The early onset ramp we found in the count of cells with signific

The early onset ramp we found in the count of cells with significantly different contra versus ipsi memory trial firing rates (orange line, Figure 3C) is paralleled in Figures 4A and 4B by an early onset in population firing rate difference for contra versus ipsi memory trials. Similarly, the late onset ramp in Figure 3C for nonmemory trials is paralleled in Figures 4C and 4D. We then turned to analyzing error trials. The activity on error trials (shaded pink for ipsi-instructed but contra motion, and blue for contra-instructed but ipsi motion; Figures 4A–4D) showed that, on average across PLX3397 price the population, cells that fire more on correctly performed

contra-instructed trials also fire more on erroneously performed ipsi-instructed trials; that is, these cells fire more INCB28060 purchase on trials where the animal orients contralateral

to the recorded side, regardless of the instruction. Similarly, ipsi preferring cells fire more on trials where the animal orients ipsilaterally, regardless of the instruction. This indicates that the firing rates of FOF cells are better correlated with the subject’s future motor response than with the instructing sensory stimulus. We quantified this observation on a cell-by-cell basis by generating a side-selectivity index (SSI) for each neuron (see Experimental Procedures for details). Positive SSIs mean that a cell fired more on contra-instructed trials. Negative SSIs mean that a cell fired more on ipsi-instructed trials. Rolziracetam If cells encode the instruction we would expect SSIcorrect ≈ SSIerror. But if cells encode the direction of the motor response, then we would expect SSIcorrect ≈ −SSIerror. We first

calculated the SSI focusing on the delay period of memory trials. We found that, over neurons, SSIcorrect correlates negatively with SSIerror (r = −0.42, p < 10−4), confirming that on memory trials, the delay period firing rates of FOF neurons encode the orienting choice of the rat, not the instruction stimulus. We then repeated this calculation for firing rates over the movement period (from Go signal to 0.5 s after the Go signal), for both memory (SSIcorrect and SSIerror correlation r = −0.59, p < 10−8) and nonmemory (r = −0.78, p < 10−17) trials.
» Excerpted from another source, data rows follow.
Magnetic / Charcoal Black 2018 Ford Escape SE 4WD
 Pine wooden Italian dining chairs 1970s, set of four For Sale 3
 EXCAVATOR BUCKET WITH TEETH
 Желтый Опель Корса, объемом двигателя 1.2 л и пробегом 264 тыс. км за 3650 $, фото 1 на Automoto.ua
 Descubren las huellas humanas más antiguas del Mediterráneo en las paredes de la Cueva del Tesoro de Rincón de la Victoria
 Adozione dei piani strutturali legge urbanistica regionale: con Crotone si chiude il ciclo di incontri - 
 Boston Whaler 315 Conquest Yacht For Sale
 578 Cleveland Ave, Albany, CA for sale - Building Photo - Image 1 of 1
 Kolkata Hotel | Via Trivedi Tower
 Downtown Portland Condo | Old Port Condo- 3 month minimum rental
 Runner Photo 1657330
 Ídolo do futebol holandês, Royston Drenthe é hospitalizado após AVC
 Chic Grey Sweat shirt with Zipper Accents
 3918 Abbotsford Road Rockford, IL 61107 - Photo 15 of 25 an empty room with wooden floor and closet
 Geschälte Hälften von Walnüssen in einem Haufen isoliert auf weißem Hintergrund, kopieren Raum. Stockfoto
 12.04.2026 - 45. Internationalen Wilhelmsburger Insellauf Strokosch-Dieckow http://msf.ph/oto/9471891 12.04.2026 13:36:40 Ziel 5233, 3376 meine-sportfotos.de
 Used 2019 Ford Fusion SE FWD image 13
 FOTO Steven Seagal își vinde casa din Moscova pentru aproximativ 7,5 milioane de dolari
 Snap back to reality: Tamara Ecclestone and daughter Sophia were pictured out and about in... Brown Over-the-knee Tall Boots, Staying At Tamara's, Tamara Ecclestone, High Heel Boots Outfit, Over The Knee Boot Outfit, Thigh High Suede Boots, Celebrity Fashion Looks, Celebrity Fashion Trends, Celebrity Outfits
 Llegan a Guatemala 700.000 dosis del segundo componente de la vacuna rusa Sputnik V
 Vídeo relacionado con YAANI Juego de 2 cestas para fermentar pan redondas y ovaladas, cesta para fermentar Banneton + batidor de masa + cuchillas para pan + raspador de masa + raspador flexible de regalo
These negative correlations indicate that the FOF is again encoding the motor choice of the rat. We summarized the observations from both the delay and movement periods by calculating the SSI for the entire period, from −1.5 s before to 0.5 s after the Go cue. This again resulted in negative SSIcorrect and SSIerror correlations for both memory (r = −0.49, p < 10−5) and nonmemory (r = −0.59, p < 10−8) trials (Figure 4E). Overall, then, the firing rates of FOF neurons encode the orienting choice of the rat, not the instruction stimulus.